» EXCERPT TO READ
::::::::::

Realized this morning the tenth anniversary of the blog had recently passed. Because of a platform switch to google blogspot, I don't have direct links to the 2005 posts, but I did transfer them with original dates. The first few were on mining (alluding to the Lynn Scarlett and John Tierney anti-recycling first posts of the 90s), extinction, being an "Agent of Conscience" (AoC), and this one on the Iraq Invasion. It was written a bit after my dad's cousin, Jack Hensley (a contractor CNN), was beheaded on film by Sunni insurgents who went on to found ISIS / ISIL etc. in 2004.
It was interesting to re-read ten years later. I was 43. Maybe someday I can edit these things, if I trust myself to not rewrite my history in the process.
December 17, 2005
Letter to the Iraqi People:
May God bring each of you peace and justice, health and sustenance to you and your families.
My name is Robin, and I am a father of three, and I run a small recycling and parts company in the state of Vermont. It is a cold winter here, but the people are used to the ice and snow, as fathers and mothers have taught the kids how to live in peace with it for many generations. I can imagine, for your children, the desert sun must be less of a burden than it would be for me, but they would not enjoy playing in the ice and snow as much as my children do. Both the sun and the ice must be enjoyed but treated with respect.

::::::::::

» DATASET CONTENT
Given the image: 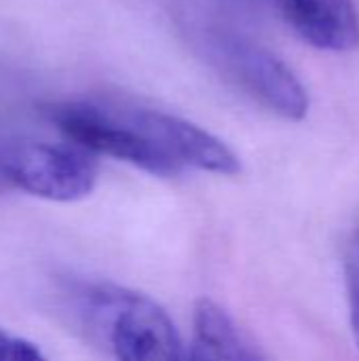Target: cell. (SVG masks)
<instances>
[{
	"instance_id": "obj_1",
	"label": "cell",
	"mask_w": 359,
	"mask_h": 361,
	"mask_svg": "<svg viewBox=\"0 0 359 361\" xmlns=\"http://www.w3.org/2000/svg\"><path fill=\"white\" fill-rule=\"evenodd\" d=\"M49 118L68 142L93 157L104 154L161 178L184 171L180 116L129 102L74 99L51 106Z\"/></svg>"
},
{
	"instance_id": "obj_2",
	"label": "cell",
	"mask_w": 359,
	"mask_h": 361,
	"mask_svg": "<svg viewBox=\"0 0 359 361\" xmlns=\"http://www.w3.org/2000/svg\"><path fill=\"white\" fill-rule=\"evenodd\" d=\"M78 294L89 330L116 361H188L176 324L146 294L110 283L85 286Z\"/></svg>"
},
{
	"instance_id": "obj_3",
	"label": "cell",
	"mask_w": 359,
	"mask_h": 361,
	"mask_svg": "<svg viewBox=\"0 0 359 361\" xmlns=\"http://www.w3.org/2000/svg\"><path fill=\"white\" fill-rule=\"evenodd\" d=\"M197 51L252 99L288 121H303L309 93L294 70L271 49L216 23L190 25Z\"/></svg>"
},
{
	"instance_id": "obj_4",
	"label": "cell",
	"mask_w": 359,
	"mask_h": 361,
	"mask_svg": "<svg viewBox=\"0 0 359 361\" xmlns=\"http://www.w3.org/2000/svg\"><path fill=\"white\" fill-rule=\"evenodd\" d=\"M0 180L25 195L70 203L91 195L97 163L72 142H30L0 154Z\"/></svg>"
},
{
	"instance_id": "obj_5",
	"label": "cell",
	"mask_w": 359,
	"mask_h": 361,
	"mask_svg": "<svg viewBox=\"0 0 359 361\" xmlns=\"http://www.w3.org/2000/svg\"><path fill=\"white\" fill-rule=\"evenodd\" d=\"M288 23L322 51L345 53L359 44V15L353 0H273Z\"/></svg>"
},
{
	"instance_id": "obj_6",
	"label": "cell",
	"mask_w": 359,
	"mask_h": 361,
	"mask_svg": "<svg viewBox=\"0 0 359 361\" xmlns=\"http://www.w3.org/2000/svg\"><path fill=\"white\" fill-rule=\"evenodd\" d=\"M188 361H264L233 317L214 300L201 298L193 313Z\"/></svg>"
},
{
	"instance_id": "obj_7",
	"label": "cell",
	"mask_w": 359,
	"mask_h": 361,
	"mask_svg": "<svg viewBox=\"0 0 359 361\" xmlns=\"http://www.w3.org/2000/svg\"><path fill=\"white\" fill-rule=\"evenodd\" d=\"M343 271H345V288H347V300H349L351 328H353L355 343L359 347V228H355L347 239Z\"/></svg>"
},
{
	"instance_id": "obj_8",
	"label": "cell",
	"mask_w": 359,
	"mask_h": 361,
	"mask_svg": "<svg viewBox=\"0 0 359 361\" xmlns=\"http://www.w3.org/2000/svg\"><path fill=\"white\" fill-rule=\"evenodd\" d=\"M0 361H47V357L30 341L0 330Z\"/></svg>"
}]
</instances>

::::::::::

» WORK TO DO
• a. According to the blog anniversary post, what kind of company does Robin run, and in which state?
• b. Please write the next part of the blog anniversary post, carrying on Robin's letter to the Iraqi people after its last sentence.
The data above was drawn from a separate source.

» RESULTS FOR THE EXERCISE
• a. A small recycling and parts company in Vermont.

• b.
I’m writing to you because I was thinking yesterday, after your election, what it must be like to be going through such a revolution. The first thing that struck me is that when change happens this suddenly, quickly, and violently, that different people will come to different conclusions at different times.
Just as some Americans know more about the world than others, I am sure individual Iraqis must see the war and restructuring differently. Sometimes Americans are kind of uneducated about different histories in the world, and some of us are pretty ignorant of our own history, too, for that matter. This gives rise to different views here of what is happening and why, and who to believe and when. Is it the same there?
I’m sure to you it is obvious why some of your young men and women could still be absolutely convinced that the American army is there to do harm. Some of you may have had cousins, friends, sons or brothers who joined the resistance. Some of them have killed themselves, or killed others, trying to protest in dignity a change brought by force by a foreign soldier. Some of you, like some of us, have also lost family and loved ones to those acts of hate, anger or protest.
I just thought I’d write you this note to share my own perspective. I’m politically an independent. I did not vote for Bush in the last election, though that was more from my concern about how he borrows money than it was about the war.
When it came to the war, I was hopeful. I must confess I was naively certain America army would would face chemical weapons during the first days of war. Like millions of others, I was led to believe some things, some of which may never have been explicitly said. Our journalists, like yours, want an exciting story, and the suspicion is more exciting than the doubt. An expectation grew that Sadaam Hussein was building weapons and testing his ability to expand his power. The fact that he shot at our planes, and evidence that he tried to assassinate George Bush’s father after the first Gulf War, really didn’t put him in a position to be heard if he protested his innocence. I say if, because I don’t even remember that he did protest his innocence. Not loudly enough, that’s for sure.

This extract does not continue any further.